Et comme Morinot de Tourzel, escuier, seigneur d’Alegre, depuiz le don et octroy à lui fait par les lettres dessus transcriptes, ait cedé, transporté et delaissié à nostre amé et feal conseiller Simon de Cramaut4, à present evesque de [p. 320] Poitiers et chancellier de nostre dit oncle, par certain traictié et accort faiz entre eulz, les maisons, terres, cens, revenues, rentes, fiefs et arrerefiefs, dont mencion est faicte ès dictes lettres, si comme par certaines autres lettres du dit traictié et accort sur ce faictes puet apparoir, nous, ayans agreables le don et octroy faiz par nostre dit oncle au dit Morinot, par les lettres dessus transcriptes, avecques toutes les choses contenues en ycelles, et le transport et delaissement par ycellui Morinot depuiz faiz à nostre dit conseiller, ycelles lettres et toutes les autres choses dessuz [p. 321] dictes loons, greons, ratiffions et approvons, et par ces presentes, de nostre grace especial et auctorité royal, confermons. Et en oultre, en ampliant nostre dicte grace, à nostre dit conseiller, pour consideracion des bons et agreables services qu’il nous a faiz, fait chascun jour, et esperons que face ou temps avenir, les terres, cens, rentes, revenues, fiefs, arrerefiefz et autres choses, dont mencion est faicte ès lettres de nostre dit oncle, avons donné et donnons de nouvel, se mestiers est, à les tenir et avoir par lui, ses hoirs et successeurs qui de lui auront cause, à tousjours mais perpetuelment, comme son propre heritage, reservez les droiz de souveraineté et ressort, avec l’ommage, s’aucun nous en est deu, selon la forme et teneur des dictes lettres de don dessuz transcriptes. Si donnons en mandement à noz amez et feaulz gens de noz comptes à Paris, au seneschal de Touraine et à touz noz autres justiciers et officiers, presens et avenir, ou à leurs lieuxtenans et à chascun d’eulz, si comme à lui appartendra, que de nostre present don, confirmacion et octroy facent, sueffrent et laissent nostre dit conseiller joir et user paisiblement, et contre la teneur de ces presentes ne l’empeschent ou sueffrent estre empeschié aucunement. Et que ce soit ferme chose et estable à toujours, nous avons fait mettre nostre seel à ces lettres. Sauf en autres choses nostre droit et l’autrui en toutes. Donné à Lisle, ou mois d’octobre l’an de grace mil ccc. iiiixx et six, et de nostre regne le viime.
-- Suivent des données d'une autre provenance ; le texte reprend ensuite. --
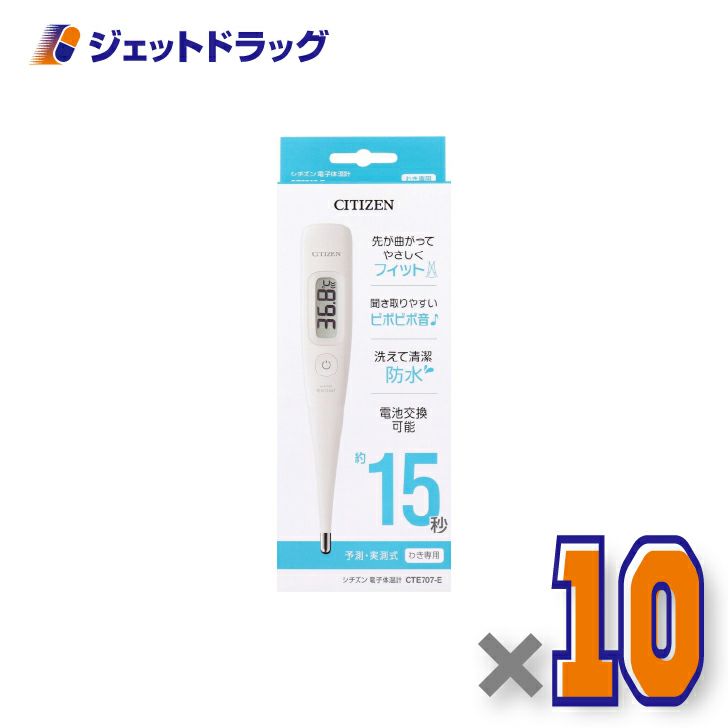 【医療機器】シチズン電子体温計CTE707-E×10個〔体温計〕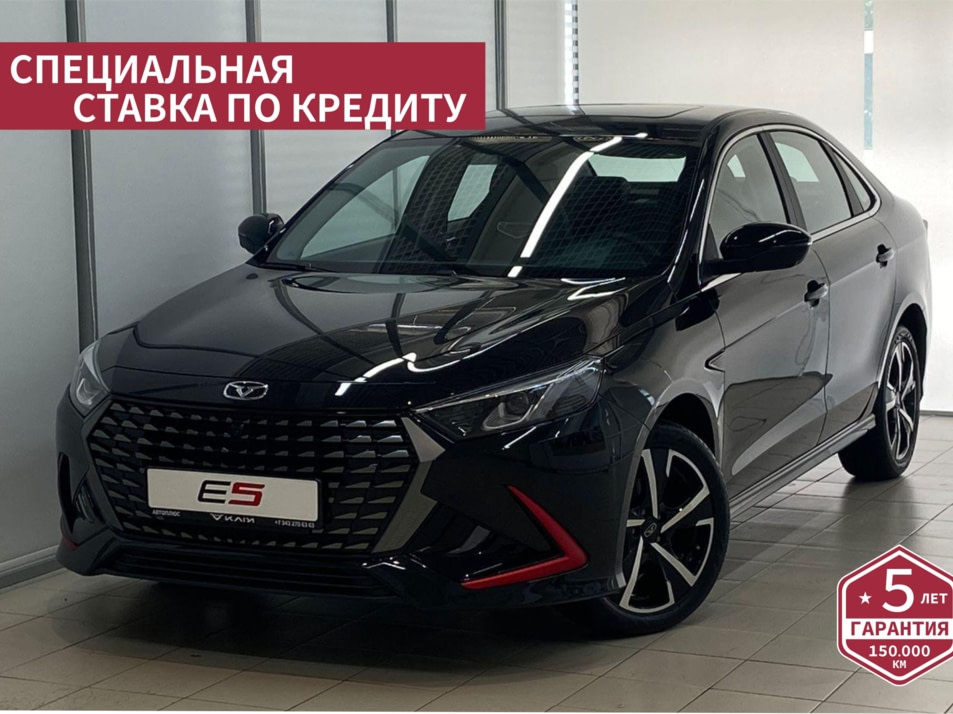 Новый автомобиль KAIYI E5 Luxury Sportв городе Екатеринбург ДЦ - Авто Плюс - KAIYI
Par le roy, à la relacion de monseigneur le duc de Bourgongne. Nicasius.


1 Le même registre contient un autre don fait à Paris, le 12 juin 1388, par le duc de Berry à son chambellan Morinot de Tourzel, sieur d’Allègre, de biens situés en Auvergne, son pays. Jean Chauchat, trésorier de France et receveur général des finances du roi et du duc, étant mort sans avoir rendu ses comptes et sans laisser d’héritiers, sa succession fut dévolue à Jean de Berry ; elle consistait en un hôtel derrière la cathédrale de Clermont, une autre maison dans la même ville, des terres à Aulnat, Cournon, Pont-du-Château, Lempdes, Riom, etc., et 400 francs d’or de meubles. La libéralité de son maître mit le sieur d’Allègre en possession de cette riche dépouille. Le don lui en fut confirmé par lettres de Charles VI, datées de Paris, juin 1388. (JJ. 132, n° 324, fol. 172.)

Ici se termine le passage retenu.